I talk a lot about using data to solve seemingly intractable urban problems and blog about my company’s work using analytics to guide transportation policy.
Our cities are a living, breathing organism. Our streets are the arteries, and people, goods, and various modal alternatives are the lifeblood. Everything is interconnected. Decisions that may initially seem specific to a certain mode have greater ramifications across a system. The following ideas/links underscore that theme:
- Cities have ample opportunities to change commuter behavior by creating employee incentives, promoting multi-modal transit apps, and creating partnerships with ride-sharing services.
- The type of parking system a city implements can have serious impacts on parking supply.

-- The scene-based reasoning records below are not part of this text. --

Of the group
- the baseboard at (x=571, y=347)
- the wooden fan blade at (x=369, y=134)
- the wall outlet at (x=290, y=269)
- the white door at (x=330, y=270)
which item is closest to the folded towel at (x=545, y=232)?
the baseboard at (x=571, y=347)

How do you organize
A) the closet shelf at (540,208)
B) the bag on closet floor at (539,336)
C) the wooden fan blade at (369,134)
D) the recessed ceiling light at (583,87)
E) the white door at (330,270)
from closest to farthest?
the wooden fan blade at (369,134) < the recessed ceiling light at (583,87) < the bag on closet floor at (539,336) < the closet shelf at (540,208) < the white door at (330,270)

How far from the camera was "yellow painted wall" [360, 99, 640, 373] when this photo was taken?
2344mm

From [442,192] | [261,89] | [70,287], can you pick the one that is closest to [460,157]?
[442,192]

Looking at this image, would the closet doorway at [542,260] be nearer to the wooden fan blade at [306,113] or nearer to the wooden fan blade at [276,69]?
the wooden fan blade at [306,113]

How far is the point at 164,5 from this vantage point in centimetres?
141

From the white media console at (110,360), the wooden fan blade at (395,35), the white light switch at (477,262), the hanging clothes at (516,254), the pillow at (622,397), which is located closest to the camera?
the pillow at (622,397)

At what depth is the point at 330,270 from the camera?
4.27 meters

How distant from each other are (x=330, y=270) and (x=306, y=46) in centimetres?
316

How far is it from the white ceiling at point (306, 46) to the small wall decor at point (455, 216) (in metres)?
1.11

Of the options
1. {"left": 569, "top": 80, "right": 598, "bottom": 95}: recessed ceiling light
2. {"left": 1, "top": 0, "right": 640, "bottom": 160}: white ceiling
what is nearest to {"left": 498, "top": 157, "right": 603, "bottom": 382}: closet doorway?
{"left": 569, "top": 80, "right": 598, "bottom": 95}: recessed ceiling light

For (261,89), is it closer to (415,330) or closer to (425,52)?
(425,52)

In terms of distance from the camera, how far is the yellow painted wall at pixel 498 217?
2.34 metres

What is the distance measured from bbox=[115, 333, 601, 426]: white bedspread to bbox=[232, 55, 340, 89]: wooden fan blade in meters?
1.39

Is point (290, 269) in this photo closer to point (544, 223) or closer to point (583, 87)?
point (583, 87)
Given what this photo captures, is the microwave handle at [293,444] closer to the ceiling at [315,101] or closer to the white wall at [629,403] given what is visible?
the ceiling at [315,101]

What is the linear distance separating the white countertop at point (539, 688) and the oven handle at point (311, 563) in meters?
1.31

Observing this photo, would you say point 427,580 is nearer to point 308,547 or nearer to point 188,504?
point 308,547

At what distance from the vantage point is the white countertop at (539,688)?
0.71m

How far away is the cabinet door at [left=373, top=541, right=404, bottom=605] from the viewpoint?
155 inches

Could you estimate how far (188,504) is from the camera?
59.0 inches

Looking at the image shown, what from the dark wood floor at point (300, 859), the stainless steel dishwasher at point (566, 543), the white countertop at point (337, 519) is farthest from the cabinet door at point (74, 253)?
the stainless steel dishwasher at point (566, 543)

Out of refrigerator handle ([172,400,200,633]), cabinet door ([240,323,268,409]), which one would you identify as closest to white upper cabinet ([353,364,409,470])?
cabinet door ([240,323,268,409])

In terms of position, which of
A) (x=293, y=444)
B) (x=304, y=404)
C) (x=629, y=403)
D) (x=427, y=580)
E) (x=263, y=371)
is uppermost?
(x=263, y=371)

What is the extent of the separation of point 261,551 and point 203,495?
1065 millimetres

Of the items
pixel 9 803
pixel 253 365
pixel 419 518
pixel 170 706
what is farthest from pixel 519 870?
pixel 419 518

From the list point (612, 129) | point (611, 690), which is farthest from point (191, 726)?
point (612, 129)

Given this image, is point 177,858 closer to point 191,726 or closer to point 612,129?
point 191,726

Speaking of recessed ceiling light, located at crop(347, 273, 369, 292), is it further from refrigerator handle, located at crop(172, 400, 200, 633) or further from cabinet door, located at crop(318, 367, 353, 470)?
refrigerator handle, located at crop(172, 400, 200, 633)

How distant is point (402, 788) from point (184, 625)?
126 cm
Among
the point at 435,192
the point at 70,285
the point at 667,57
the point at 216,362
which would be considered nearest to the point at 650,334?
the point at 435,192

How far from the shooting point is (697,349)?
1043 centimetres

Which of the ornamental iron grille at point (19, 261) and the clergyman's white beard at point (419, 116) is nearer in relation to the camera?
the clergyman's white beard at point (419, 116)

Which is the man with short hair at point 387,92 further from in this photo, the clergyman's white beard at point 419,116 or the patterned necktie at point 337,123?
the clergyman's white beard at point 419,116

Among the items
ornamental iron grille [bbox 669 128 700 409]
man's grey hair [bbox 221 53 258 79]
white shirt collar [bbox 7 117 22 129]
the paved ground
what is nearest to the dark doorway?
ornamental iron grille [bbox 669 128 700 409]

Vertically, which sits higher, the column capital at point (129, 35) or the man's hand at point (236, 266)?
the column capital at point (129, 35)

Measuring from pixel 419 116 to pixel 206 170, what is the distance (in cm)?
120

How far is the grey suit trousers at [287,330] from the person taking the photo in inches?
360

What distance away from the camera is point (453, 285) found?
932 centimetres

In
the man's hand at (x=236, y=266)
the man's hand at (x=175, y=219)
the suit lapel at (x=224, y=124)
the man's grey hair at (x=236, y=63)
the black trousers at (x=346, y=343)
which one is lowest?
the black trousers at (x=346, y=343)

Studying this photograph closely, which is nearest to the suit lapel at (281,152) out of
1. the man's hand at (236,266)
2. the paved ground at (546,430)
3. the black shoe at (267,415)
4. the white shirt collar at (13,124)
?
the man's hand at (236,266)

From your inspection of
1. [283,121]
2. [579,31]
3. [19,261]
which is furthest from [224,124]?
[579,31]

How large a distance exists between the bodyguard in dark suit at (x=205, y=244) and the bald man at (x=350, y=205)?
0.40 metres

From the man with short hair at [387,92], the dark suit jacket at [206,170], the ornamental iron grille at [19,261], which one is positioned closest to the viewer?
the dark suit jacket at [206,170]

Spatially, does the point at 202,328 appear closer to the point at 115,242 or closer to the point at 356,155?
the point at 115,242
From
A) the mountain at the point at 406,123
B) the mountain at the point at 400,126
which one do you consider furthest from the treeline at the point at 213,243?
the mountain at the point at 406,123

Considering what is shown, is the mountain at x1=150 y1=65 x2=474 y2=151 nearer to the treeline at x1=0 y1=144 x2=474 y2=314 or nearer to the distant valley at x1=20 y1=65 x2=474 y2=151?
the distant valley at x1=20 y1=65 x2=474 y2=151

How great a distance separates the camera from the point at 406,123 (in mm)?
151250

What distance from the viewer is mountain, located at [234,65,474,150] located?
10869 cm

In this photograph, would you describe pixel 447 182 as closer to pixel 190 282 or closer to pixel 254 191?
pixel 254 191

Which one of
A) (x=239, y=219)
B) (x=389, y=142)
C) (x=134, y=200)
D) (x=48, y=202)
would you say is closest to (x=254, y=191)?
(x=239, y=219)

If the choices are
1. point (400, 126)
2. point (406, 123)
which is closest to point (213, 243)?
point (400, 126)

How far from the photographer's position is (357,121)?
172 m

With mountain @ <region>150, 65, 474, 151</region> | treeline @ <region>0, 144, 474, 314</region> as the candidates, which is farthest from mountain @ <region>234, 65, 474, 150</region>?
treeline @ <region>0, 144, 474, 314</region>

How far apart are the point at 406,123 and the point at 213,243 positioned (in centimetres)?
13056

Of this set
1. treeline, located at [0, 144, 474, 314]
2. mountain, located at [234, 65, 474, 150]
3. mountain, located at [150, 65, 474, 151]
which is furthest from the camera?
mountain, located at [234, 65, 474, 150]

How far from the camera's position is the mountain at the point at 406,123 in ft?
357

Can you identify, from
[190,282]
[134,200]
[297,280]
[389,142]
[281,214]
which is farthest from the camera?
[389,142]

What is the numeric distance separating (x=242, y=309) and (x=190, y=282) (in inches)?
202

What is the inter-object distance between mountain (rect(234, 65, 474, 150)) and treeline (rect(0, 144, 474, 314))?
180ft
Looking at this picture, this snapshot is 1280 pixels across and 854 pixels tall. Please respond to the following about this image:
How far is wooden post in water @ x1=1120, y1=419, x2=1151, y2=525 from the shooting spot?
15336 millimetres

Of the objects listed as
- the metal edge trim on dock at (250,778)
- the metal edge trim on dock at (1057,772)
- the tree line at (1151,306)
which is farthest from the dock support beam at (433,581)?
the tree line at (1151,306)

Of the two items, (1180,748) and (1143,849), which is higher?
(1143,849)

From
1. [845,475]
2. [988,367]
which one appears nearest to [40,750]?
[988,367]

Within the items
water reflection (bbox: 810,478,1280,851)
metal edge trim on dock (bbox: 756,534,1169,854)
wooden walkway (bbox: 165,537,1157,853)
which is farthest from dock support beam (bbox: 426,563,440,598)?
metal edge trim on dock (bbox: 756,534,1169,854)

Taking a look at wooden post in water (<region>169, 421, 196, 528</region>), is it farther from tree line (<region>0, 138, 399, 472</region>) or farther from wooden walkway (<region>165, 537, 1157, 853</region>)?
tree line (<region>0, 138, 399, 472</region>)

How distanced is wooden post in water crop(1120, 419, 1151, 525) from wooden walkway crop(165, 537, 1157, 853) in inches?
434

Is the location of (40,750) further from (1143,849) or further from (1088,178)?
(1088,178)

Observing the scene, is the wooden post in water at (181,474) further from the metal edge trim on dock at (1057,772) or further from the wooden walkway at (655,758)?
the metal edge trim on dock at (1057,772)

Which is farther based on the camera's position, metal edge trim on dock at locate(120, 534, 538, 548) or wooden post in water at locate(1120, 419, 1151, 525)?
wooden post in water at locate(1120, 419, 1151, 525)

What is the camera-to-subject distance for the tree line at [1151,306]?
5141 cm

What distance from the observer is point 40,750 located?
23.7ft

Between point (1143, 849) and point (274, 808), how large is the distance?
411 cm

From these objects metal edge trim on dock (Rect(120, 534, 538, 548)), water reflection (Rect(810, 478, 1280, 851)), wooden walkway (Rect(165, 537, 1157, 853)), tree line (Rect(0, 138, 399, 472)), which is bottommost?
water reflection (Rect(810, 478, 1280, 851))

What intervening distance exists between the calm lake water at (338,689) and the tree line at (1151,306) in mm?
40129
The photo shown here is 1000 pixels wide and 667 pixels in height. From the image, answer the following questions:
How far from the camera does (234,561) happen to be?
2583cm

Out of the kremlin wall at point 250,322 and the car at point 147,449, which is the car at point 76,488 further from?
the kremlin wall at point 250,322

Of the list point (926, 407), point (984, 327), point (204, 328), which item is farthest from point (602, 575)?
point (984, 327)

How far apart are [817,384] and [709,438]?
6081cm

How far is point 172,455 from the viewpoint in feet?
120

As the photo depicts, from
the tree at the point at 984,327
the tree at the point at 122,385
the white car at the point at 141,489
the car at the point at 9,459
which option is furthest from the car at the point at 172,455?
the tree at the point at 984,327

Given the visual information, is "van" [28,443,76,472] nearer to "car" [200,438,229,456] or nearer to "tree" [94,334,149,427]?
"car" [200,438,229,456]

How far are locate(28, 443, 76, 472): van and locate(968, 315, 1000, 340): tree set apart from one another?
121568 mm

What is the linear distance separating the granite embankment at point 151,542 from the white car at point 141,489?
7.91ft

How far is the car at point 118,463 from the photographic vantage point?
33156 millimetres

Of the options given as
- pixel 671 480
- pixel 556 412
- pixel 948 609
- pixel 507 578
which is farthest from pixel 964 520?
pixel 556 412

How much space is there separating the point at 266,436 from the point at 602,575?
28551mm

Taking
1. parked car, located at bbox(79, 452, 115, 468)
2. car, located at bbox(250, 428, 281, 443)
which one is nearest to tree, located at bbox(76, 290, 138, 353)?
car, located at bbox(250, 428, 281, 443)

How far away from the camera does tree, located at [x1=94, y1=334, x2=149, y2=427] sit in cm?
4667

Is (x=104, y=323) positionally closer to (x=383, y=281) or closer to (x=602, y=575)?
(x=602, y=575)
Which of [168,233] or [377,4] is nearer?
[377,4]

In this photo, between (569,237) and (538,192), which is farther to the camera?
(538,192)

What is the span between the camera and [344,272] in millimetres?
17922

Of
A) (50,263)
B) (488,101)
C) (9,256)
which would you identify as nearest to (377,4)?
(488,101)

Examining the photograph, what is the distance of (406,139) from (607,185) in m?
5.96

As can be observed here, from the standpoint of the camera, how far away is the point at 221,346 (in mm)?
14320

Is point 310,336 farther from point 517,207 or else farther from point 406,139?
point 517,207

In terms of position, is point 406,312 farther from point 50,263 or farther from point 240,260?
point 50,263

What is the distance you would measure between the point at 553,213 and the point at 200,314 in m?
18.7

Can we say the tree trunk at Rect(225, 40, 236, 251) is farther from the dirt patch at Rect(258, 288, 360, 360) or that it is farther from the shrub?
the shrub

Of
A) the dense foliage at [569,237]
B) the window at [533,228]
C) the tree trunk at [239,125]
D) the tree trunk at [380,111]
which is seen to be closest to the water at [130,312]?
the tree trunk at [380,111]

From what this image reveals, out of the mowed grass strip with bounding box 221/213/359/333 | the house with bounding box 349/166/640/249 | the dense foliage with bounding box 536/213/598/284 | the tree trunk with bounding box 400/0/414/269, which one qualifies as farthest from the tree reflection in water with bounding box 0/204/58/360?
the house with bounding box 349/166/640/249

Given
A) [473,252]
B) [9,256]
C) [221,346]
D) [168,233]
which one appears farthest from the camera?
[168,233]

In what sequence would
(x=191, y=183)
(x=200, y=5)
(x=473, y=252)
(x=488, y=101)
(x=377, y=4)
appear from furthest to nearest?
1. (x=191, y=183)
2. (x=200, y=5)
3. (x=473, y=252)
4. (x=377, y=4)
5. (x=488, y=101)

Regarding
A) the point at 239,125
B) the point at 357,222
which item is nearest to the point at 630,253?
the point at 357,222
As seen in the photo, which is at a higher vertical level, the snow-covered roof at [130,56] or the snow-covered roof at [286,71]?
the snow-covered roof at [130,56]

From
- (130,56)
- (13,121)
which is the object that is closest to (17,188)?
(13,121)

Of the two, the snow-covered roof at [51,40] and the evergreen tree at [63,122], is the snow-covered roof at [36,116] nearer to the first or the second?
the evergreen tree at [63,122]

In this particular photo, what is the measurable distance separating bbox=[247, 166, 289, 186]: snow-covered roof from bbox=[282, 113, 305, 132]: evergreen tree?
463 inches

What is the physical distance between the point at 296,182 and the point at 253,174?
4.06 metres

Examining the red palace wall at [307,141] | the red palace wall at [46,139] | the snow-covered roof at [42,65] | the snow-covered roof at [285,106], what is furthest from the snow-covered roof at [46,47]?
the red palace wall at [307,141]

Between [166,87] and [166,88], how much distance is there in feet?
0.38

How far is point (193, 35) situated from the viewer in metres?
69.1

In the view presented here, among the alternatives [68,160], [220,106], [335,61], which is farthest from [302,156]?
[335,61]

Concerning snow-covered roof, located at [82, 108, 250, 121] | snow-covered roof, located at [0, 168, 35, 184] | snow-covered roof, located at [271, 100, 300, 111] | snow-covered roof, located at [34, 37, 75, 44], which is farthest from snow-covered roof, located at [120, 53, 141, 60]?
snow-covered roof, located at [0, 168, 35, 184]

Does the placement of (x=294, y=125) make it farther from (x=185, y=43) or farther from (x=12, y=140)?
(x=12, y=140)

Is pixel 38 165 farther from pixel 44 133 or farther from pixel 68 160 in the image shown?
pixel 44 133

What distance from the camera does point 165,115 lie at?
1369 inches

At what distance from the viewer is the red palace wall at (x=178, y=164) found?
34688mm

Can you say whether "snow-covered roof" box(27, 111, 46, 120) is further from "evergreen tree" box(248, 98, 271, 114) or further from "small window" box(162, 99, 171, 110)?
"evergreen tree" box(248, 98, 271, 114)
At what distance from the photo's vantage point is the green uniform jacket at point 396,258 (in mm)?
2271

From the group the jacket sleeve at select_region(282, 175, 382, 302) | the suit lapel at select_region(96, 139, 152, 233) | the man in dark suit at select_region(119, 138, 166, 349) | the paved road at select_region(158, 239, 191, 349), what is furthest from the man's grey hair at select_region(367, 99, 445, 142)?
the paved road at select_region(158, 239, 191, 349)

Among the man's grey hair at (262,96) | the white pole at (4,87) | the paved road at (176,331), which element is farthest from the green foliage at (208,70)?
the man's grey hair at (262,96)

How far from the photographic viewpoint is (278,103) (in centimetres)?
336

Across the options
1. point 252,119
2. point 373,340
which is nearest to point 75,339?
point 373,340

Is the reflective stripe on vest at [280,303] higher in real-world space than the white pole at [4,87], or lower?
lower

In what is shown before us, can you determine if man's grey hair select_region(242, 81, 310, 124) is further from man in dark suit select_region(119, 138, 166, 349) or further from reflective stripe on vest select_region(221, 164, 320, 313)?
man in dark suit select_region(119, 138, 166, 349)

- Mobility is impacted by parking not just in substantial ways, but in every way.
- We can solve for congestion and limited reach in underserved areas by rethinking where we locate businesses and promoting work from home.
- Parking ticket payment plans can help encourage critical access for those most in need.
- We need to rethink parking enforcement. Not all tickets are the same.
- Technology need not be expensive to solve transportation problems. “Asset lite” and demand pricing solutions can improve commutes.
- The future is ripe for change.
Last year, we also helped publish a couple of research papers about lean data collection systems and curbside space demarcation.
In 2017, we’ll continue to target assumptions and focus on the impacts decisions have across various modes, hopefully providing more data-driven thoughts about how cities can further improve access, livability, and traffic.